In western Aleppo, residents have become a source of income for security agencies. The Military Security, Air Force Intelligence and Political Intelligence branches have used forced recruitment campaigns to extort the rich, who pay intelligence agencies monthly “royalties” to leave their sons alone or to facilitate getting them smuggled out of Syria.

The Militias

The top militias in Aleppo are Liwa’ al-Baqer, which includes members of the pro-regime Bakkara tribe, and Liwa al-Quds Filistini (the “Jerusalem is Palestinian” Brigade), which includes Palestinian fighters from the al-Nayrab and Handarat refugee camps near Aleppo, along with Syrian fighters from the city. There are also non-Syrian Shia militias such as the Iraqi Harakat al-Nujaba and Ansar Allah groups and Lebanon’s Hezbollah, which has kept its military bases on the city’s eastern edge and close to the Artillery College, the Assad district and Hay al-Hamdaniyah.

Members of these militias have killed people and spread fear among the population in Aleppo, which has seen repeated murders and hit-and-run killings. One of the most tragic was the killing of a child, Ahmad Jawish, on June 11, by a militiaman.

Militias have also been responsible for a rising wave of kidnappings of civilians in order to extort vast ransoms to cover their own financial needs. They are strengthening themselves financially by setting up gangs specializing in theft and hired killings, managing brothels and selling drugs.

The interests of the militias intersect with those of the security agencies, allowing the former to seize control of most of the city’s vital productive infrastructure and means of generating wealth. There is increasing harassment of industrialists and traders by both sides, and taxes on transportation are imposed by militias that control military checkpoints on various roads in the city and its surroundings. Many attempts by manufacturers to reopen their factories have been obstructed by the three forces that control the city, i.e. the militias, security forces and the local branch of the Baath party. This has forced some to pay monetary royalties and bribes to get their businesses running again.

The Baath Party

The third arm of the triumvirate running Aleppo is the Arab Baath Socialist Party. The regime had dissolved the Aleppo branch of the party shortly after it took control of the eastern districts. The party has a new manifestation now headed by a judge, Amin al-Najjar. As soon as he took office, he brought new members into “party branches” in Aleppo and the surrounding countryside, and provided the party’s armed wing, the Baath Battalions, with new headquarters in the city and the eastern Aleppo countryside.

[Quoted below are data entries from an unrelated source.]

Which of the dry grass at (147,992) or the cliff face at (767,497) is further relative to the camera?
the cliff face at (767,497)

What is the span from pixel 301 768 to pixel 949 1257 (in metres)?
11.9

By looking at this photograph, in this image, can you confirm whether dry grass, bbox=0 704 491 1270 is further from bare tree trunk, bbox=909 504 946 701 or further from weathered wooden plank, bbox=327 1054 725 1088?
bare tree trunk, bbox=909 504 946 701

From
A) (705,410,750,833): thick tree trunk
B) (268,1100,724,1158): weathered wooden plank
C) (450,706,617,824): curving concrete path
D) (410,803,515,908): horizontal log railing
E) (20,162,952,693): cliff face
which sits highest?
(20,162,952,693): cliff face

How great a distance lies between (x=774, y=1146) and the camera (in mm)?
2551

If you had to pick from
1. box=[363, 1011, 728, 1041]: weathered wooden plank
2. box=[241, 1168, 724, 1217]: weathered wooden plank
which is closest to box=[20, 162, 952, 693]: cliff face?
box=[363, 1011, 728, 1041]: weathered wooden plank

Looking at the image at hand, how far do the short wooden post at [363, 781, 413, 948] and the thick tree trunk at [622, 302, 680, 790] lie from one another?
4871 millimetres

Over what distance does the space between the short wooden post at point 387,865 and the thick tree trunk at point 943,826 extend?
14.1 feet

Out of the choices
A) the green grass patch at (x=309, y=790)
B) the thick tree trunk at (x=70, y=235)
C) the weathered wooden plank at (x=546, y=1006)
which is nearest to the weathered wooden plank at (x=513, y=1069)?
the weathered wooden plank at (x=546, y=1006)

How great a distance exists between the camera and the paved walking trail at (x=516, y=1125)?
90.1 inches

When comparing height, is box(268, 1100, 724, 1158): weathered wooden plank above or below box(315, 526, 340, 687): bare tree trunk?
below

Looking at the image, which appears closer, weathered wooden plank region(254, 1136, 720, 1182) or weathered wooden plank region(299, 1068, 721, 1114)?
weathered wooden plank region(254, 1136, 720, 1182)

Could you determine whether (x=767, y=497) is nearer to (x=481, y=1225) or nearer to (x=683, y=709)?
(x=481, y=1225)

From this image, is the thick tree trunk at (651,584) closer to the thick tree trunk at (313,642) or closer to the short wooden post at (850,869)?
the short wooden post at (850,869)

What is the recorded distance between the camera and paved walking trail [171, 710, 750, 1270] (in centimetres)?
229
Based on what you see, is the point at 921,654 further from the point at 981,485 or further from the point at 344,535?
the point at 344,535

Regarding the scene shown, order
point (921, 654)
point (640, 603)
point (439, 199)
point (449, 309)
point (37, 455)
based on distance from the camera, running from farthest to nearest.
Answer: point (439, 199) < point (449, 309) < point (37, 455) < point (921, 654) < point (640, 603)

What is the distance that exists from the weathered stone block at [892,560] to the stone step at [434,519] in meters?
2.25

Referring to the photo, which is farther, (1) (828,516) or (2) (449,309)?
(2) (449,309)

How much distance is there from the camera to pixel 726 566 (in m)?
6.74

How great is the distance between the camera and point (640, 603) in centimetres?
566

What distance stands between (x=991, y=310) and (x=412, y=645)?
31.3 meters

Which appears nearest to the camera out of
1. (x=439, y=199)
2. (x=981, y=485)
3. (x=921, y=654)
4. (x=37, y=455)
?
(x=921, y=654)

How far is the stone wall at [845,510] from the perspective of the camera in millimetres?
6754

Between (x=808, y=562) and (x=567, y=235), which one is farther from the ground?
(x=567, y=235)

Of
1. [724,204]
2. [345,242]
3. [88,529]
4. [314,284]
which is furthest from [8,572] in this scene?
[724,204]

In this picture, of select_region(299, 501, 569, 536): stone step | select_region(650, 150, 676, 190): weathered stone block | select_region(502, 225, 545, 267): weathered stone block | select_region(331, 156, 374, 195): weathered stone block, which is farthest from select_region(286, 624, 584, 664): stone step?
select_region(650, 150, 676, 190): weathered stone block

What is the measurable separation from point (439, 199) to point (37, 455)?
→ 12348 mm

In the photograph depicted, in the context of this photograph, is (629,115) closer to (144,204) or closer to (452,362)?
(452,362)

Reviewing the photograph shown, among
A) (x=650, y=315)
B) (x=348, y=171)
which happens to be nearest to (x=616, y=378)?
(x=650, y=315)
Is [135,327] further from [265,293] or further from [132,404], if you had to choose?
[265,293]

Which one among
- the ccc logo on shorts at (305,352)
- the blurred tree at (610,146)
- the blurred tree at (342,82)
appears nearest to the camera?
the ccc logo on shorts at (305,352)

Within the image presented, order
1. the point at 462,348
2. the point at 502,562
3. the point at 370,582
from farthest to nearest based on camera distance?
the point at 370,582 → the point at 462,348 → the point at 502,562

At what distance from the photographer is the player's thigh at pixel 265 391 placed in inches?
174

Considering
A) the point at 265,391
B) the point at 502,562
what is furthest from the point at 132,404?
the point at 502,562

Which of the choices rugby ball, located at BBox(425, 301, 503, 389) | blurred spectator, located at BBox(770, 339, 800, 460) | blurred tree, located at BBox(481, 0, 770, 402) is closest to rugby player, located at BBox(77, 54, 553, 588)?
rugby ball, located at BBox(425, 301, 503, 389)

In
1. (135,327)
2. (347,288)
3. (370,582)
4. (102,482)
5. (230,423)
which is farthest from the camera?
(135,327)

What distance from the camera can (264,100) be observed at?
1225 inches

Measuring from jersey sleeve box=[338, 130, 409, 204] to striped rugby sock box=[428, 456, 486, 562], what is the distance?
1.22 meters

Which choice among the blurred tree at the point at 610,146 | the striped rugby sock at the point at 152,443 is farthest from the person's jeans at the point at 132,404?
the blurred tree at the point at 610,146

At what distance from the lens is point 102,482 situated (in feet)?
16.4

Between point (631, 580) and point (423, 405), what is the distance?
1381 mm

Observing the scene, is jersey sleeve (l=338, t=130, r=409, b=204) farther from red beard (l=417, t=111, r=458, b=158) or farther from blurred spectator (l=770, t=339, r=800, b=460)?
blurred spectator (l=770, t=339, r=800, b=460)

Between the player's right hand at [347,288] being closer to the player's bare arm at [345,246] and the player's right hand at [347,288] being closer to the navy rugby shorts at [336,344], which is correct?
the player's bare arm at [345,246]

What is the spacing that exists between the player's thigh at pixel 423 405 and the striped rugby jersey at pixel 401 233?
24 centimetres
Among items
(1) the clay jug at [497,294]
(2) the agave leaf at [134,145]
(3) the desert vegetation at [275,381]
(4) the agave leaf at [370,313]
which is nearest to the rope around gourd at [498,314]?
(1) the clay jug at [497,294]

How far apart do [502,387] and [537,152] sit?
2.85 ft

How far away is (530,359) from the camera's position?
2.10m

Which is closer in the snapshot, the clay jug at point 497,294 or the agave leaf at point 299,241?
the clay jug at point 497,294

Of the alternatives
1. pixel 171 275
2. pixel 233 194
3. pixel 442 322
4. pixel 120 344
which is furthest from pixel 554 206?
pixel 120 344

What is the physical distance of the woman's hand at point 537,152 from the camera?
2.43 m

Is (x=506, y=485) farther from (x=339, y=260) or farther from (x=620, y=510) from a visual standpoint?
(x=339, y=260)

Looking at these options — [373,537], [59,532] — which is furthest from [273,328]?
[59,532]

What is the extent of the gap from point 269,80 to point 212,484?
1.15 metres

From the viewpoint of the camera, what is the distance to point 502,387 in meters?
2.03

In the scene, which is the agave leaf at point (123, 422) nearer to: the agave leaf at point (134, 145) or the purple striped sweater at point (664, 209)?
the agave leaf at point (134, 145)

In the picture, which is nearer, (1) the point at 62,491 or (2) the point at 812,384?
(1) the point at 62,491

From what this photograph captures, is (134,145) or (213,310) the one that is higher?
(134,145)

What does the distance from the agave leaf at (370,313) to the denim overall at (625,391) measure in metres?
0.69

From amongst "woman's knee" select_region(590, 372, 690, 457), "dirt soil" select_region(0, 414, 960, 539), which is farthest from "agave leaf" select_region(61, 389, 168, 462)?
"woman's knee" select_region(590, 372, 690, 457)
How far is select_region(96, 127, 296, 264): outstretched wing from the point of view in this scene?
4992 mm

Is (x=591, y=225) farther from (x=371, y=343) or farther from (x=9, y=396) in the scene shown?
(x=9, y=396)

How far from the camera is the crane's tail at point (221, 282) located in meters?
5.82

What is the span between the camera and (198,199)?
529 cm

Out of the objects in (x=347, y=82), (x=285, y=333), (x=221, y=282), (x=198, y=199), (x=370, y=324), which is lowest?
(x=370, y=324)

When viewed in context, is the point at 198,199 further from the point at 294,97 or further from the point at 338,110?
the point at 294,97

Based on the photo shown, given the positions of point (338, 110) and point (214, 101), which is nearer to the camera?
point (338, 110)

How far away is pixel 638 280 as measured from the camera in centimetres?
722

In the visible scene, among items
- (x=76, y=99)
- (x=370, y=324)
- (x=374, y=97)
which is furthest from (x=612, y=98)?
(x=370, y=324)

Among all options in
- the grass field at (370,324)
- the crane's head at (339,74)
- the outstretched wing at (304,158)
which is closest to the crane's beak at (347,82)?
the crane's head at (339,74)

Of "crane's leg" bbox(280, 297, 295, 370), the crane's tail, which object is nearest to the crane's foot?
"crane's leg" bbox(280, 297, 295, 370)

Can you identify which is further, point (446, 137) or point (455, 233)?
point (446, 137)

Najjar was keen to revive the party’s branches and reshape the spying and monitoring networks made up of Baath party staffers, sending them into various parts of the city and surrounding countryside. He held regular party celebrations and activities in the city, and oversaw several conferences and party events aimed at increasing the party’s dominance and the influence of its members in the city.

Divide and Rule

The regime’s three authorities have, since early 2017, imposed a policy of discrimination between east and west Aleppo. The eastern districts, where the regime has been in charge for 11 months, still have no public services despite pleas by its poor inhabitants. These neighborhoods suffer from almost continuous power and water main cuts, along with a breakdown of much of the sewerage system due to years of bombing when rebel forces controlled the area. The residents live under the constant shadow of accusations that they had previously embraced rebel forces, and threats that they will pay the price for this. Many who returned to the eastern districts have been arrested, tortured and deprived of their rights.

Over half of the eastern neighborhoods are destroyed; despite regime promises in the media to reconstruct and repair the damage done by its bombing of the eastern districts, there is no sign of this. At the same time, it provides public services to residents of the city’s west as compensation for their loyalty.